Barely recovered, I'm shoved right back into the ring again. For yet another round of emotional bashing.
This time, it's my mum's brother checking in. Organs almost drowned out by the copious amounts of accumulated phlegm-fluids, stomach bloated sheltering his failing kidneys and pancreas, arms pricked sore and swollen from all the needle jabs and drips, he is a shuddering figure, writhing beneath his layers of white, sanitized blankets, coughing and wheezing... wheezing and coughing...
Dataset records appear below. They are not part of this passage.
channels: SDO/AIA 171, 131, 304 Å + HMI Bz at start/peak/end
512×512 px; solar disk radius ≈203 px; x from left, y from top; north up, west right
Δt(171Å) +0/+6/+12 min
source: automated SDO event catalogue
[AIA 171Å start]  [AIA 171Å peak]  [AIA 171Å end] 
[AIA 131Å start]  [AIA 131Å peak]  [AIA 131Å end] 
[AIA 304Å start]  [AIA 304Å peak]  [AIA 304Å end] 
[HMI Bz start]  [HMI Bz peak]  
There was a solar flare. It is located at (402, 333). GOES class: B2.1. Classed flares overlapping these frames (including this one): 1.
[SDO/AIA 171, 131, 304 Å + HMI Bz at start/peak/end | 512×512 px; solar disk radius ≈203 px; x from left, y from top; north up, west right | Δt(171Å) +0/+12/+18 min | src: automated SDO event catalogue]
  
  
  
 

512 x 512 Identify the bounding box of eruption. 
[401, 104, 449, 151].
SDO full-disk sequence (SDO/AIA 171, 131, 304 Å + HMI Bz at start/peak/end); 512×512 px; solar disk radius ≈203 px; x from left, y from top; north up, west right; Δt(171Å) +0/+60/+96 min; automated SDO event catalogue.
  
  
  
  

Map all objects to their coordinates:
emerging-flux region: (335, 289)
This must be some kind of big joke. We must have offended the heavens big time. One after another after another. Perhaps I'm the next in line. I wouldn't be suprised anyway, since between my maternal and paternal families, we've got 99.999% of all the diseases covered. You name it, someone somewhere down our family line has got it. Scary eh. Alrights, I know... I've just frightened off my last potential suitor.
From feeling strong, hopeful and trusting (when we first began fighting), to getting a little frustrated and doubtful (when in the midst of fighting), to experiencing disbelief, anger, confusion and helplessness (when it became clear we were losing the fight), to a final sense of great loss, pain and resignation (when the fight was eventually lost), it had been a highly-charged, unbearably emotional roller-coaster ride, many times over. Only that, I hate roller coasters.
I know... this is an utterly selfish thought with nary a grain of consideration to my surviving loves, but I'm starting to think it's not too bad an idea to pass on while still relatively young and healthy. I would hate to be old, bedridden and disease-savaged and still lie alone in that awful clinical bed, having myself disdainfully scrutinized by mechanical nurses and houseman docs, breathing in recycled disinfected air occasionally contaminated with superbugs, hooked up 24/7 to bulging bags of saline/milk/antibiotics/blood, and burning away precious dollars and cents, all while waiting for Mr Death to come claim his bounty...
Retracing the steps down those jinxed alleys tonight has again been overwhelming, no matter how much one tries to mentally prepare beforehand.
Dear friends, in case I get stricken, and if dad is still around, please tell him I prefer SGH. Thanks, in advance.